Is there a possibility that a gene drive system placed in the genome of one species could move to the genome of another species?
Yes, genes can move between species under some conditions, although that does not mean that they will be functional in the new species.
DNA moves between species by two routes: 1) interspecific hybridization (introgression) and 2) horizontal (or lateral) gene transfer. If two species are sufficiently closely related to support successful hybridization (mating and production of viable and fertile offspring) and the species co-occur in the same environment, then a gene drive system designed for and introduced into one species could move into the other species.

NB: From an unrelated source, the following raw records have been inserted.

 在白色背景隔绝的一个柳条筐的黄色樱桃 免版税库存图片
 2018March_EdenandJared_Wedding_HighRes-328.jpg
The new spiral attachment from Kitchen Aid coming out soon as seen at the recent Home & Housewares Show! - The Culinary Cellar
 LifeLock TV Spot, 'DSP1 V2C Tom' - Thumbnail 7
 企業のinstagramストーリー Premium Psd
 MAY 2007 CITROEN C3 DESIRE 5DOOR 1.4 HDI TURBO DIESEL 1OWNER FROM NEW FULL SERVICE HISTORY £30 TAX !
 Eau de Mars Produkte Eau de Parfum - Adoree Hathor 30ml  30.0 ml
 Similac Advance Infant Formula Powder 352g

For example, this might be expected for sibling species within the Anopheles gambiae species complex, where most of the species are malaria vectors.

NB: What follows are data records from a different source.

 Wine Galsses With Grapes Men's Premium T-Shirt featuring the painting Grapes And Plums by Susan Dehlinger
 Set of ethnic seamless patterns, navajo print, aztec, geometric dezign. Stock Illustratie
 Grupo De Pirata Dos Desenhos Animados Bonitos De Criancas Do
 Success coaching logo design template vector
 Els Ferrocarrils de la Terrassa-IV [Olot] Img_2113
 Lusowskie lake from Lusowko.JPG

Horizontal (lateral) gene transfer refers to the movement of DNA between species that does not involve mating or hybridization. Horizontal gene transfer is common among bacteria but rare among plants and animals, where it happens on an evolutionary time scale through the mechanisms that remain unclear. Rarer still are examples where the DNA transferred is expressed and retains its original function.

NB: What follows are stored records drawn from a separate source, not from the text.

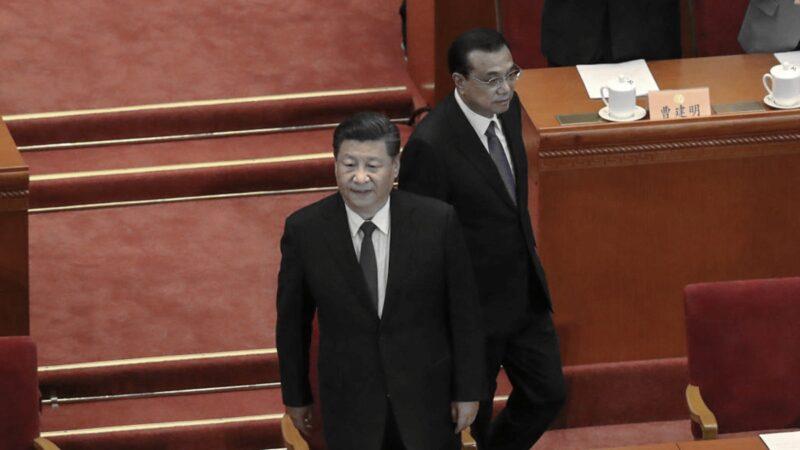 """夜话中南海:习近平要李克强""""摆正位置"""""""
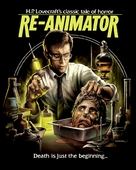Re-Animator - Blu-Ray cover (xs thumbnail)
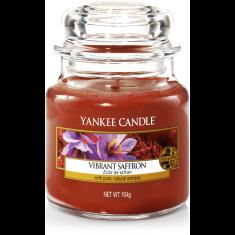 Yankee Candle Yankee gyertya VIBRANT SAFFRON Kis gyertya 104 g
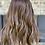 """Thumbnail:   Josie   19"""" Wig (L)"""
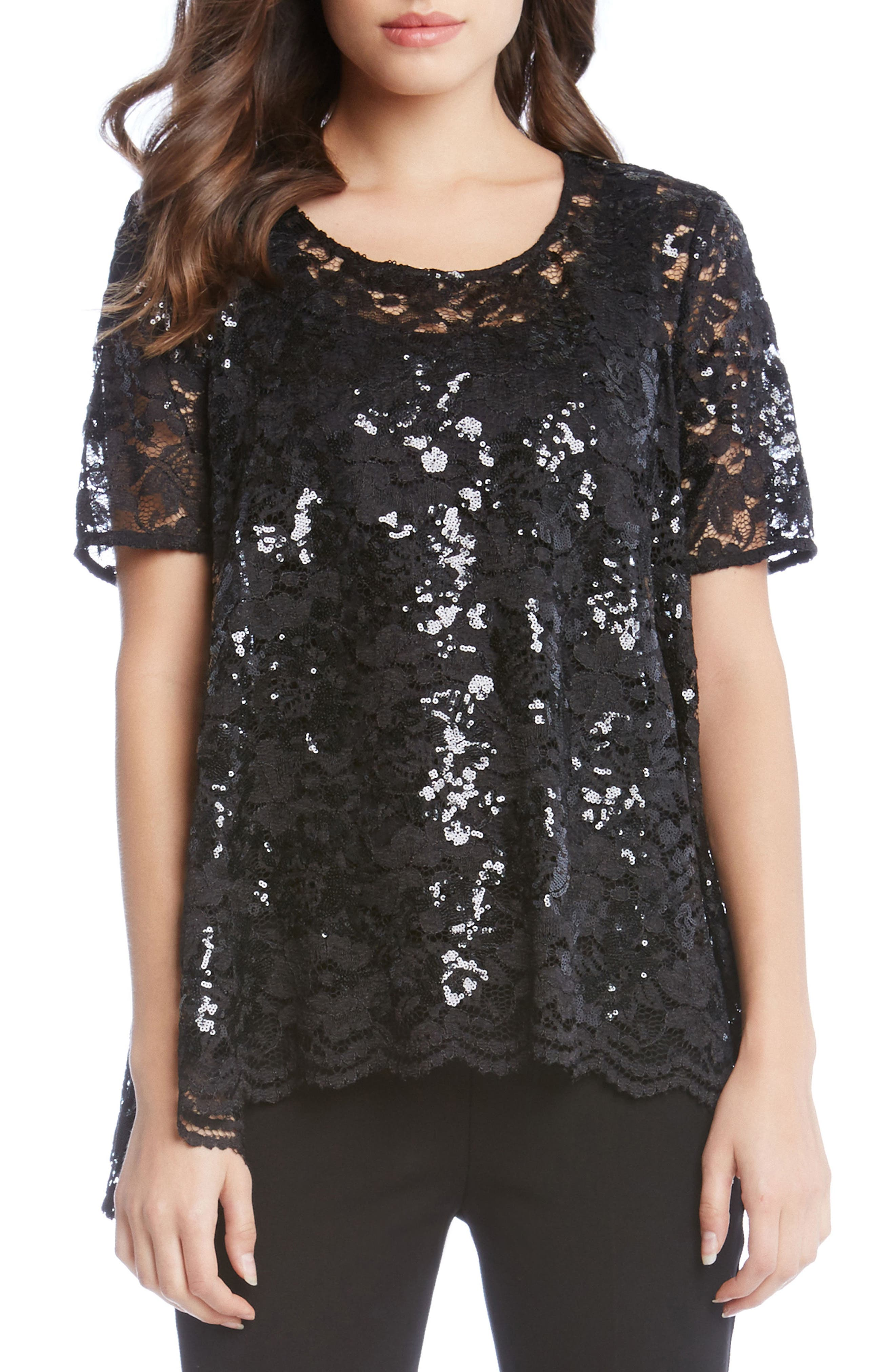 Sequin Lace Flare Top,                         Main,                         color, Black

The possibility that an engineered gene drive construct could enter and be functional in unrelated species appears highly unlikely based on the current scientific understanding. Functioning of engineered gene drive technologies depends upon all elements of the gene drive system operating in very specific cells at very specific times. This specificity requires custom molecular elements that will not function properly in other species. Nevertheless, this question should be considered in case-by-case risk assessment.